If the handicap scale were to be made linear, black should receive the komi in addition to any handicap stones. (Or alternately, black should only get a handicap stone for every two kyus of difference, with white getting komi when the difference is even)
Because the handicap system is internally inconsistent, I mentally substituted the one stone handicap with "replace the player with someone who has 100 ranking points more" in my previous comments, but forgot to mention I had done so. Sorry about that.
Excellent point! I'm aware of this kink, which is why I used 5d vs 6d and 29k vs 30k above, but I didn't realize that that very same point answers my question: If the dan/kyu system isn't linear, then it can't equate a linear system, plain and simple. I'm changing the sentence that I misunderstood to indicate otherwise.
(BTW, I just saw that we already have a description of that kink here: Rank And Handicap#Criticisms on the traditional handicap scheme.)
Oh, and in the earlier assumption the emphasis was meant to be on the "described by a single number" bit.
The logarithmic thing is just how most people intuitively think about playing strength. That is, if A wins B 7 games out of 10 and B wins C 7 times out of 10, then, if noise (luck) is ignored, most people would think that A's should win approximately nine games out of ten (1-(3/10)^2) when playing against C.
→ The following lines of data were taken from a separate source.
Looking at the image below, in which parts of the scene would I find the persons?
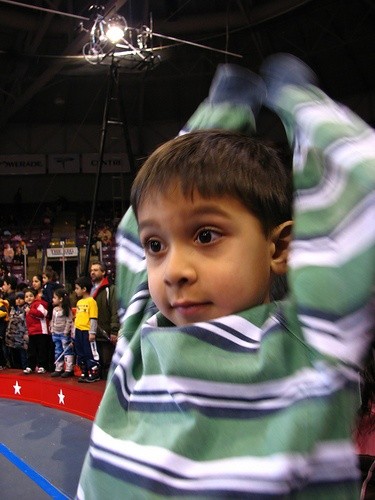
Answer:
[38,196,67,249]
[14,188,22,205]
[73,53,375,500]
[39,268,64,320]
[355,348,375,494]
[49,289,75,377]
[90,263,120,379]
[98,226,112,246]
[72,277,101,383]
[90,233,101,254]
[0,230,31,276]
[0,276,29,370]
[77,224,88,246]
[32,274,45,300]
[23,288,49,374]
If you choose the scale to be logarithmic, you can get this result _and_ you get to keep the nice result that the rating difference between A and B is the same as between B and C, so you can immediately tell that the strength difference is the same in both pairs. Other than that, it does not really matter much.
Ignoring the noise will of course bring problems, because in real life there is always noise. This is why several improvements that take noise into account have been suggested, hence the link.
Cheers,
-Bass
Ok I've updated the main page with some more info. Sebastian asked for more explanation. A difficulty of designing rating systems for Go is the extra requirement to align them to traditional dan/kyu ranks. Here is how I think of the way EGF's system was designed.
First assign arbitrary Elo-like numbers to each rank. EGF choose to set an average 1 dan to 2100, and every rank equal to 100 points. Now through statistics they estimated the winning probabilities of players of different ranks winning in even games. This sets the parameter 'a' in the EGF formula, which varies according to the average rank of the players (unlike regular Elo where it is fixed). This 'fitting' process is what makes the transformation from Elo numbers to ranks work.
For handicaps, we essentially get it by the definition of rank differences. A 5dan vs 2dan with 3 stone handicap plus reverse komi should have 50/50 win chances. Remember at first that players initially got their ranks from this definition, and that in the paragraph above we used players with those ranks, but playing even games to fit the probabilities for even games.
So everything is nice, but of course all rating systems have problems, there may be 3 players that beat each other in a cycle (A>B>C>A). Assigning a single number does not describe this situation. In addition for Go, some players may be better at handicap than others. For handicaps we start off with the axiom that if A gives B 3 stones, and B gives C 3 stones, that A should give C 6 stones. Everything tends to work out somewhat but it's not perfect for all situations.